Homelabs are awesome. Whether you’re self-hosting an adblocker, experimenting with networking, reducing your dependence on cloud services, or just backing up your files, it’s a great, practical way to learn using hardware you already own. The open source community makes a massive difference too; without amazing tools like Immich or Home Assistant it would be very difficult to take control of your own data and manage your digital resources, and I’m so thankful for the developers and contributors who make it possible. Over time my homelab has grown from a fun project to supporting thousands of daily users and millions of API calls per month, and I’ve learned so much in the process!

Starting Out

I began self-hosting when I was about 13, when I was gifted a Raspberry Pi Zero W for Christmas. Limited to just 512MB of RAM and a single USB port, I picked up the basics of SSH and slowly taught myself to move away from relying on a GUI, and within a few months I had set up a headless instance of Pi-Hole for my phone. Sure, it’s pretty much the most recommended Pi project out there, but it meant a lot to see the effects in real time after many hurdles and bugs! Within a year or so I moved on to a Pi model 4B with 4GB of RAM, which allowed me to start experimenting with Docker and hosting my own services on it. It wasn’t the most stable, and SD cards wore out quickly, but it was a nice introduction to networking too as I configured hostapd with my own adblocking DNS.

Outgrowing the Pi

Eventually, RAM became more of an issue, so I investigated my options for hardware. The most common recommendation seemed to be mini-PCs (see project TinyMiniMicro). After some research, I settled on an Elitedesk 800 G3 Mini with 16GB of RAM and a 500GB SATA SSD. This was a huge step up in performance, and I was able to run more services like Immich for photo management, and started to host my personal projects on it too. I bought a domain from Cloudflare (no prizes for guessing what the domain is!) and set up a reverse proxy with Caddy to manage SSL certificates and routing. This setup worked well for a while, but as my projects grew in popularity, I started to run into limitations.

Users!

As my “My Runshaw” app gained traction, I found myself needing to support a rapidly growing user base. What started as a fun college project quickly turned into a service with close to 4,000 of daily users, and I started to reconsider the software I was using. Initially, I had a very basic combination of SQLite, Flask and Appwrite, but this became increasingly difficult to manage as the user base grew. SQLite, while great for small projects, struggled with concurrent access and larger datasets. I began to experience slowdowns and occasional crashes, which was unacceptable for a production service. To address this, I migrated to PostgreSQL for the database, which offered better performance and scalability, and restructured the backend to use FastAPI instead of Flask for improved speed and async support. Moving to a relational database structure was so beneficial that it should really have been the case since the beginning - and Appwrite has continued to work well for authentication, so I kept that in place. XCode Cloud has also been a lifesaver for building and distributing for iOS; having a reliable CI/CD pipeline that doesn’t rely on a pricey and unrepairable Mac helps so much.

Scaling Up

Having a mini-PC is amazing, but sometimes lacking in features when compared to proper servers. I needed power state restoration on power loss, ideally ECC RAM for data integrity, and remote management. Thanks to the generosity of the team at Britannia IT and Birkdale Computers, I was able to acquire a second-hand HPE Microserver Gen8 with 16GB of ECC RAM and a Celeron processor (which I immediately upgraded to a Xeon E3-1265L v2). This was a game-changer, especially with the iLO remote management capabilities, allowing me to manage the server without needing physical access. I considered setting up RAID with 4 drives, but ultimately decided against it due to the power usage and noise levels far exceeding my needs. Instead, I booted from a 2.5" SSD in a 3D printed adapter in the first bay, and used the second bay for a consumer-grade 2TB HDD which I only spin up for backups. I also swapped the stock power supply’s fan for a practically silent Noctua one, making a huge difference to noise levels.

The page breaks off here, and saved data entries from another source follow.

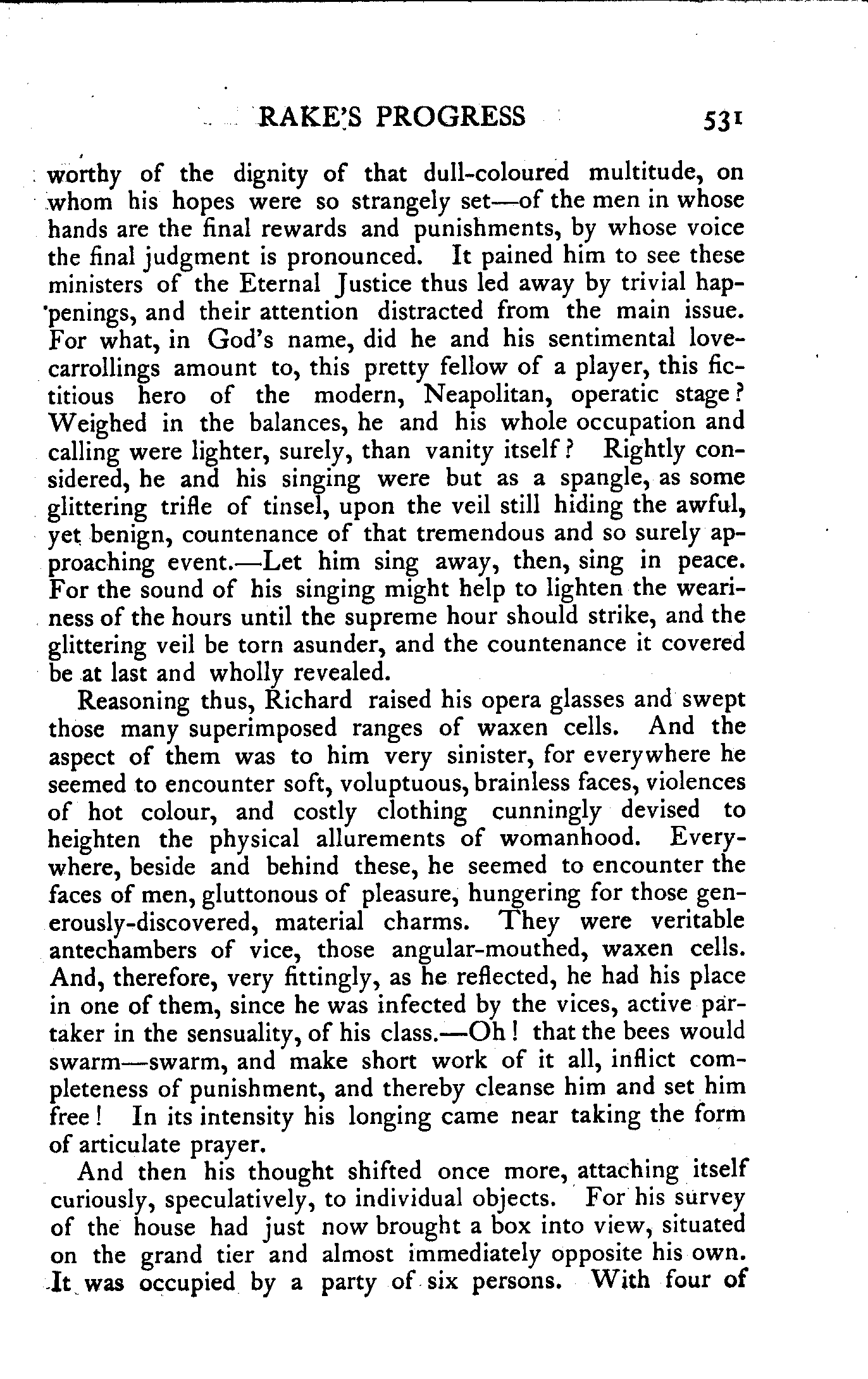 RAKE'S PROGRESS 531

worthy of the dignity of that dull-coloured multitude, on whom his hopes were so strangely set—of the men in whose hands are the final rewards and punishments, by whose voice the final judgment is pronounced. It pained him to see these ministers of the Eternal Justice thus led away by trivial happenings, and their attention distracted from the main issue. For what, in God's name, did he and his sentimental love-carrollings amount to, this pretty fellow of a player, this fictitious hero of the modern, Neapolitan, operatic stage? Weighed in the balances, he and his whole occupation and calling were lighter, surely, than vanity itself? Rightly considered, he and his singing were but as a spangle, as some glittering trifle of tinsel, upon the veil still hiding the awful, yet benign, countenance of that tremendous and so surely approaching event.—Let him sing away, then, sing in peace. For the sound of his singing might help to lighten the weariness of the hours until the supreme hour should strike, and the glittering veil be torn asunder, and the countenance it covered be at last and wholly revealed.

Reasoning thus, Richard raised his opera glasses and swept those many superimposed ranges of waxen cells. And the aspect of them was to him very sinister, for everywhere he seemed to encounter soft, voluptuous, brainless faces, violences of hot colour, and costly clothing cunningly devised to heighten the physical allurements of womanhood. Everywhere, beside and behind these, he seemed to encounter the faces of men, gluttonous of pleasure, hungering for those generously-discovered, material charms. They were veritable antechambers of vice, those angular-mouthed, waxen cells. And, therefore, very fittingly, as he reflected, he had his place in one of them, since he was infected by the vices, active partaker in the sensuality, of his class.—Oh! that the bees would swarm—swarm, and make short work of it all, inflict completeness of punishment, and thereby cleanse him and set him free! In its intensity his longing came near taking the form of articulate prayer.

And then his thought shifted once more, attaching itself curiously, speculatively, to individual objects. For his survey of the house had just now brought a box into view, situated on the grand tier and almost immediately opposite his own. It was occupied by a party of six persons. With four of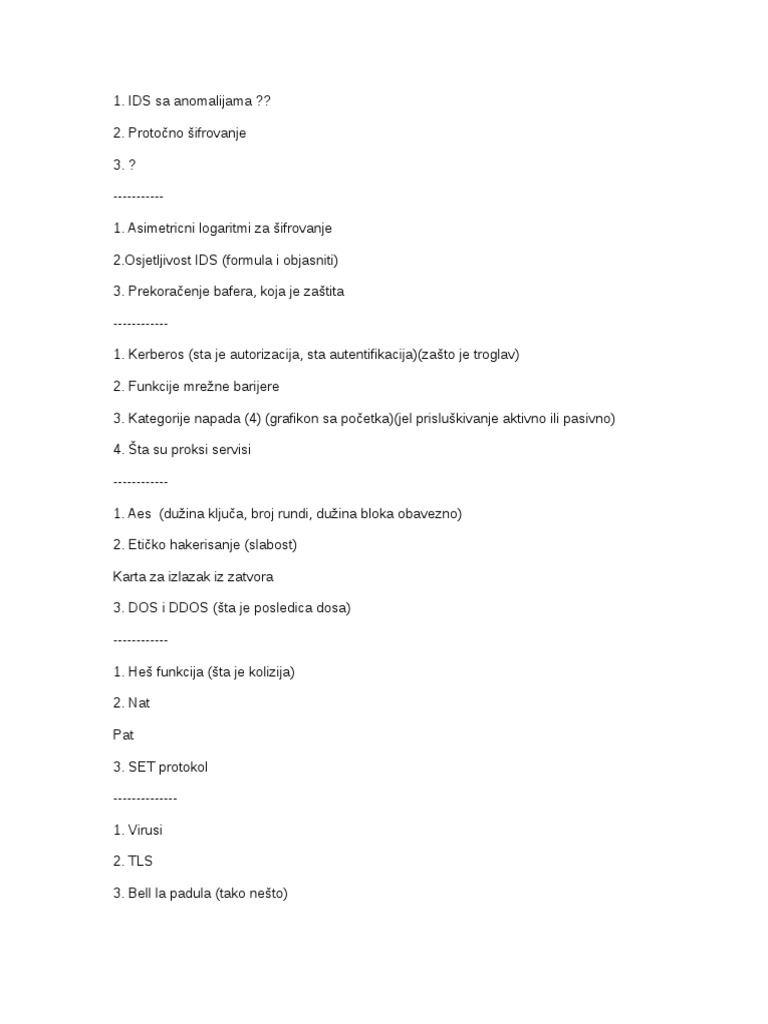 1. IDS sa anomalijama ??

2. Protočno šifrovanje

3. ?

-----------

1. Asimetricni logaritmi za šifrovanje

2.Osjetljivost IDS (formula i objasniti)

3. Prekoračenje bafera, koja je zaštita

------------

1. Kerberos (sta je autorizacija, sta autentifikacija)(zašto je troglav)

2. Funkcije mrežne barijere

3. Kategorije napada (4) (grafikon sa početka)(jel prisluškivanje aktivno ili pasivno)

4. Šta su proksi servisi

------------

1. Aes (dužina ključa, broj rundi, dužina bloka obavezno)

2. Etičko hakerisanje (slabost)

Karta za izlazak iz zatvora

3. DOS i DDOS (šta je posledica dosa)

------------

1. Heš funkcija (šta je kolizija)

2. Nat

Pat

3. SET protokol

--------------

1. Virusi

2. TLS

3. Bell la padula (tako nešto)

With this new setup, I was able to run more services reliably, and the ECC RAM provided peace of mind for data integrity. However, as my user base continued to grow, I started to encounter some strange issues which led me to rethink my entire architecture. After rebooting one day, I found that some services were running slowly, and after some investigation, I discovered that Redis was crashing due to segmentation faults - this unfortunately lined up perfectly with the beginning of the recent memory shortage and so I needed a quick and reliable way to regain stability without causing downtime. I ran memtest86+ overnight and found nothing, but so many errors with software behaving unexpectedly pointed to faulty RAM, and I simply couldn’t risk database corruption.

Moving to Home-Prod

Hardware

Whilst I don’t plan for this to be the long-term solution, I quickly migrated to a temporary setup using a Dell Inspiron 3470 that had 16GB DDR4 RAM and a reasonable 3.6GHz i3-8100 - sure it’s not server grade, but it’s actually a pretty solid machine with better performance than my Microserver. Whist I had the chance, I added a PCIe to NVMe adapter and a 512GB NVMe SSD for improved performance (the M.2 slot on the motherboard only supports SATA speeds), and an Intel i210 NIC for better stability compared to the onboard Realtek one. For secondary storage, I added a 16TB Seagate Skyhawk AI HDD, which I got factory refurbished. It’s not designed for workloads other than sequential writes, but that doesn’t really matter here where I only spin it up for backups once per day, and it consumes very little power when in standby_z state (essentially a deep sleep, configured with openSeaChest). Dell also shipped it with a nice BIOS for a consumer machine, with options for restoring power state on power loss and disabling pre-boot checks for keyboard etc.

Architecture Overhaul

The RAM failure was inconvenient, but it also gave me a great opportunity to rethink my architecture. Sure, bare-metal is great, but as I learned the hard way it doesn’t scale well when you need to change hardware or recover from failures quickly. After researching various options, I decided to move to a virtualized environment using Proxmox VE. I took this chance to finally separate my personal services from more critical ones, and set up two separate VMs: one for my personal projects and another for production services. This way, if something goes wrong with one VM, it doesn’t affect the other. I allocated 8GB of RAM to the main VM and 4GB to my personal one, which has been more than sufficient so far. With daily backups on a separate drive (and eventual offsite backups to a VPS), I feel much more confident about the stability and reliability of my setup. The structure looks something like this:

  1. “My Runshaw” VM: A dedicated Debian VM for my users. It gets priority RAM & daily snapshots
  2. “Homelab” VM: Where I run Immich, Bitwarden, and other small experiments. If I break this, my users never notice.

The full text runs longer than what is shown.